*** Data for this exercise ***
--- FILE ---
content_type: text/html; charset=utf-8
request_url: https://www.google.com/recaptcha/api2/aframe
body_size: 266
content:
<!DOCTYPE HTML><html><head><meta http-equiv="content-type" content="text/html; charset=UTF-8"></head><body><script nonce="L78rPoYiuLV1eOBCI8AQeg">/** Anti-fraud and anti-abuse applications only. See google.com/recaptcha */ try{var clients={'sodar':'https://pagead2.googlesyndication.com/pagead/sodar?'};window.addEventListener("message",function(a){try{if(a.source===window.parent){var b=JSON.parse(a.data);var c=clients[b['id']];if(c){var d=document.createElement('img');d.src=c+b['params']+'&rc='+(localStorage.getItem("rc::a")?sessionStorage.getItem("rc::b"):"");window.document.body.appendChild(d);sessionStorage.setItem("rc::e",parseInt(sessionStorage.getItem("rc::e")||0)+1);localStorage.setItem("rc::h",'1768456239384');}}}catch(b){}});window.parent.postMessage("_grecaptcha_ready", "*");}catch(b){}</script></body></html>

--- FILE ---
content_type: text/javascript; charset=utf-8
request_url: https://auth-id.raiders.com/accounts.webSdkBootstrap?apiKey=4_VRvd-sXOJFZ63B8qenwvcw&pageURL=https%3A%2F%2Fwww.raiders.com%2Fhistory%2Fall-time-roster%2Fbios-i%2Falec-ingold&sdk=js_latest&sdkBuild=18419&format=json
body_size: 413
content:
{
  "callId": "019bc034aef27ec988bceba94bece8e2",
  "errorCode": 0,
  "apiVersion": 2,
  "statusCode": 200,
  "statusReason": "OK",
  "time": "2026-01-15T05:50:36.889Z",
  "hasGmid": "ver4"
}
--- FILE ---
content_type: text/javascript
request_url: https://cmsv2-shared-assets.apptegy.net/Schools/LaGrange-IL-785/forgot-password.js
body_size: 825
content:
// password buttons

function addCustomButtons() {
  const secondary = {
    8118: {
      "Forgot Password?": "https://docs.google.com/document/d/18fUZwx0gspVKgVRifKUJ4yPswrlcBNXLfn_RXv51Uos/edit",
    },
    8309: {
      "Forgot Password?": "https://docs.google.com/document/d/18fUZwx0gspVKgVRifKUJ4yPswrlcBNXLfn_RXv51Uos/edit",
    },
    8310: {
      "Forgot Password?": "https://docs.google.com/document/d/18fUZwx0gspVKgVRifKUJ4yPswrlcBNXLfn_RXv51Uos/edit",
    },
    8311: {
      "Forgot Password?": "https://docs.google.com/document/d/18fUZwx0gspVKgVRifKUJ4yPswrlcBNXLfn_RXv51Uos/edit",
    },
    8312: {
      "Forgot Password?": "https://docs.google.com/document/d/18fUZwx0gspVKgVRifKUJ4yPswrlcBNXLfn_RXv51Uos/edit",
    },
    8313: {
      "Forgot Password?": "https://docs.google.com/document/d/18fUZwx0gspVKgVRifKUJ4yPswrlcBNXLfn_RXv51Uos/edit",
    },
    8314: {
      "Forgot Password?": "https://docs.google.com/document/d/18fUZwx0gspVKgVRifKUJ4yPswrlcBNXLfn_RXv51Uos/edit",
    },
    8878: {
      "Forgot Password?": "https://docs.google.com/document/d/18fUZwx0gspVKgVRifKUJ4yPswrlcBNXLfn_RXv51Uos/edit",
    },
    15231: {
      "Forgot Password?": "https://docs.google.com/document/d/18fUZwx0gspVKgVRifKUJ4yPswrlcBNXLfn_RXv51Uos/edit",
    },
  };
***
Give back the data above exactly as it appears.

--- FILE ---
content_type: text/html; charset=utf-8
request_url: https://www.google.com/recaptcha/api2/aframe
body_size: 266
content:
<!DOCTYPE HTML><html><head><meta http-equiv="content-type" content="text/html; charset=UTF-8"></head><body><script nonce="L78rPoYiuLV1eOBCI8AQeg">/** Anti-fraud and anti-abuse applications only. See google.com/recaptcha */ try{var clients={'sodar':'https://pagead2.googlesyndication.com/pagead/sodar?'};window.addEventListener("message",function(a){try{if(a.source===window.parent){var b=JSON.parse(a.data);var c=clients[b['id']];if(c){var d=document.createElement('img');d.src=c+b['params']+'&rc='+(localStorage.getItem("rc::a")?sessionStorage.getItem("rc::b"):"");window.document.body.appendChild(d);sessionStorage.setItem("rc::e",parseInt(sessionStorage.getItem("rc::e")||0)+1);localStorage.setItem("rc::h",'1768456239384');}}}catch(b){}});window.parent.postMessage("_grecaptcha_ready", "*");}catch(b){}</script></body></html>

--- FILE ---
content_type: text/javascript; charset=utf-8
request_url: https://auth-id.raiders.com/accounts.webSdkBootstrap?apiKey=4_VRvd-sXOJFZ63B8qenwvcw&pageURL=https%3A%2F%2Fwww.raiders.com%2Fhistory%2Fall-time-roster%2Fbios-i%2Falec-ingold&sdk=js_latest&sdkBuild=18419&format=json
body_size: 413
content:
{
  "callId": "019bc034aef27ec988bceba94bece8e2",
  "errorCode": 0,
  "apiVersion": 2,
  "statusCode": 200,
  "statusReason": "OK",
  "time": "2026-01-15T05:50:36.889Z",
  "hasGmid": "ver4"
}
--- FILE ---
content_type: text/javascript
request_url: https://cmsv2-shared-assets.apptegy.net/Schools/LaGrange-IL-785/forgot-password.js
body_size: 825
content:
// password buttons

function addCustomButtons() {
  const secondary = {
    8118: {
      "Forgot Password?": "https://docs.google.com/document/d/18fUZwx0gspVKgVRifKUJ4yPswrlcBNXLfn_RXv51Uos/edit",
    },
    8309: {
      "Forgot Password?": "https://docs.google.com/document/d/18fUZwx0gspVKgVRifKUJ4yPswrlcBNXLfn_RXv51Uos/edit",
    },
    8310: {
      "Forgot Password?": "https://docs.google.com/document/d/18fUZwx0gspVKgVRifKUJ4yPswrlcBNXLfn_RXv51Uos/edit",
    },
    8311: {
      "Forgot Password?": "https://docs.google.com/document/d/18fUZwx0gspVKgVRifKUJ4yPswrlcBNXLfn_RXv51Uos/edit",
    },
    8312: {
      "Forgot Password?": "https://docs.google.com/document/d/18fUZwx0gspVKgVRifKUJ4yPswrlcBNXLfn_RXv51Uos/edit",
    },
    8313: {
      "Forgot Password?": "https://docs.google.com/document/d/18fUZwx0gspVKgVRifKUJ4yPswrlcBNXLfn_RXv51Uos/edit",
    },
    8314: {
      "Forgot Password?": "https://docs.google.com/document/d/18fUZwx0gspVKgVRifKUJ4yPswrlcBNXLfn_RXv51Uos/edit",
    },
    8878: {
      "Forgot Password?": "https://docs.google.com/document/d/18fUZwx0gspVKgVRifKUJ4yPswrlcBNXLfn_RXv51Uos/edit",
    },
    15231: {
      "Forgot Password?": "https://docs.google.com/document/d/18fUZwx0gspVKgVRifKUJ4yPswrlcBNXLfn_RXv51Uos/edit",
    },
  };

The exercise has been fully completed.